Carlson also is worried that the bill will result in higher premiums. "The bill will probably be something that insurers will use to increase premiums because they have greater exposure - a higher risk." He has heard through the grapevine from brokers that costs could potentially rise as much as 15 percent. "That's another cost affecting buildings that are already tapped out."
What Are You Going to Do: Sue Me?
A second bill signed by Mayor Bloomberg addresses the existence of property insurance and who would be responsible for compensation should a person become injured on a defective or unmaintained sidewalk. Intro 522 is a local law that would require owners of real property to maintain liability insurance for personal injury and property damage claims caused by the failure of an owner to maintain the sidewalk abutting their property and keep it in a reasonably safe condition.
The bill states that if a judgment of personal injury including death is obtained against an abutting property owner and that owner fails to have general liability insurance or is insufficiently covered to satisfy the court's judgment, the city's comptroller upon consultation with the city's corporation counsel, is empowered to pay for that personal injury and the cost of uncompensated medical expenses.
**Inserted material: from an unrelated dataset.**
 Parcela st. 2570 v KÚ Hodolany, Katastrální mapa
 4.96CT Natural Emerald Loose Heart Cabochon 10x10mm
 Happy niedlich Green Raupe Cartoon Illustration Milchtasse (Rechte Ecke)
No payment shall exceed $50,000 and the total of all such payments for any judgments in a given fiscal year is not to exceed $4 million dollars, according to the legislation.
"Part of what makes the city such an inviting target for tort lawyers," says Mayor Bloomberg, "is the fact that the city has "deep pockets' - it has the ability to satisfy judgments obtained against it. Much of the opposition to tort reform can be attributed to a concern that others may not have such deep pockets. The city should not be liable for another person's negligence," he says.
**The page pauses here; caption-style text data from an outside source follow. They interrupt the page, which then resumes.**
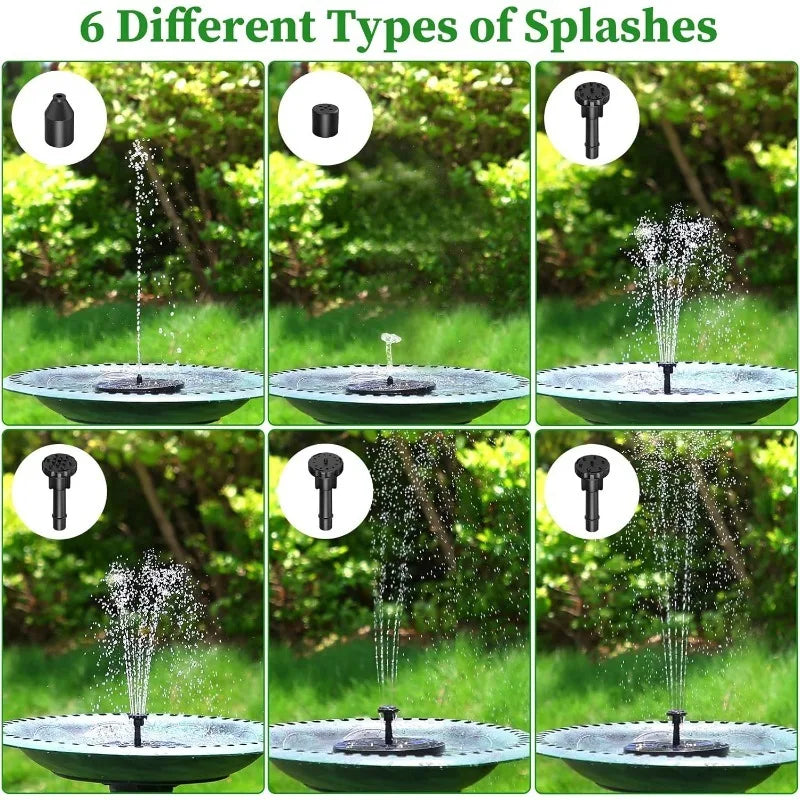 1W/1.5W/2.5W Outdoor Solar Fountain Kit &ndash; Six Nozzle System
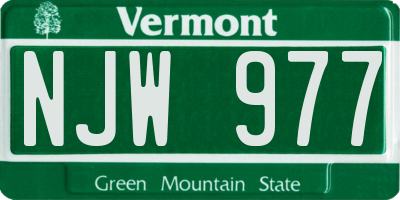 VT license plate NJW977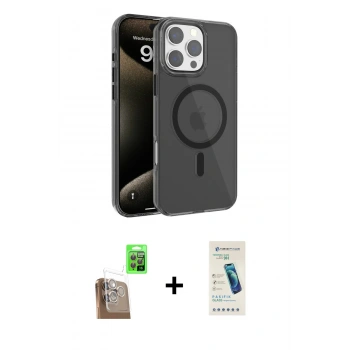 MARSİLYAN™- iPhone 16 Pro Max Kılıf Doruk Doku Özel Seri - Şeffaf Pasifik Cam Ekran Koruyucu + Raze Metal Kamera Lens - CLTM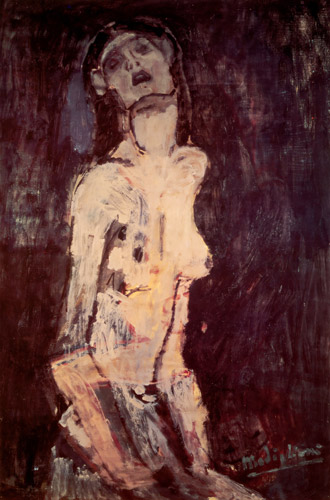 Study of a nude or Dolent nude [Amedeo Modigliani, 1908, from Catalogue de l’Exposition Amedeo Modigliani]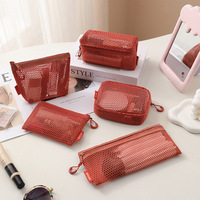 Pochette de rangement en maille respirante, ensemble multi-formes, légère, multi-usages, trousse de toilette cosmétique pour voyage et papeterie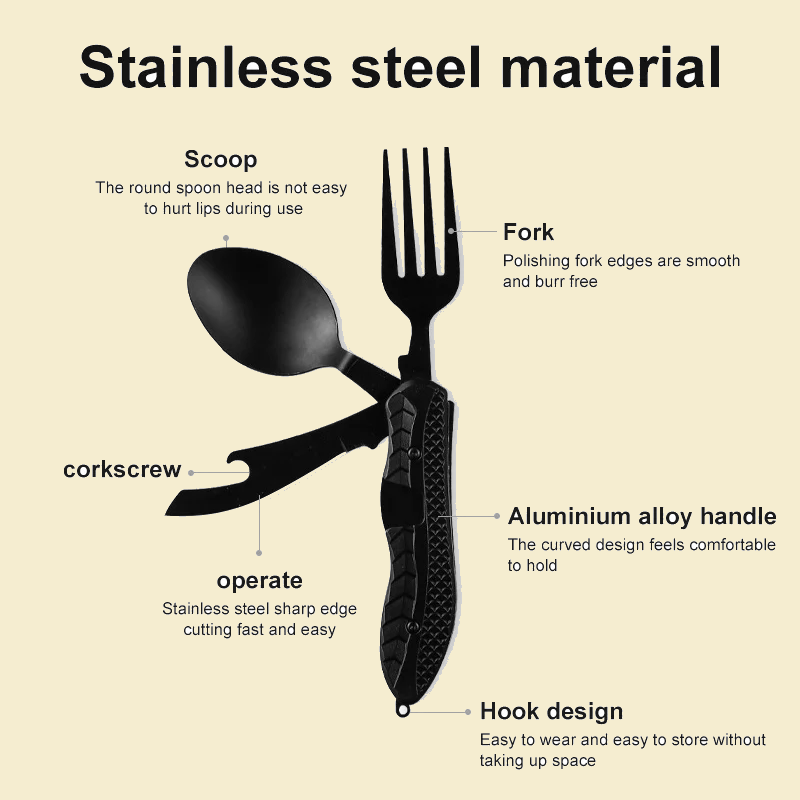 Stainless Steel Camping Tableware Set 4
This second bill, however, attempts to provide compensation whenever a property owner isn't adequately covered or has no other assets, in which to satisfy or pay an injury claim, Mayor Bloomberg says.
These bills, according to the mayor, "strike a reasonable balance between the principle that the city should not be liable for the wrongs of another and the principle that persons injured by the wrongs of another should receive compensation."
Both bills have taken effect and apply only to accident claims occurring after the signing date.
Debra A. Estock is the Managing Editor of The Cooperator.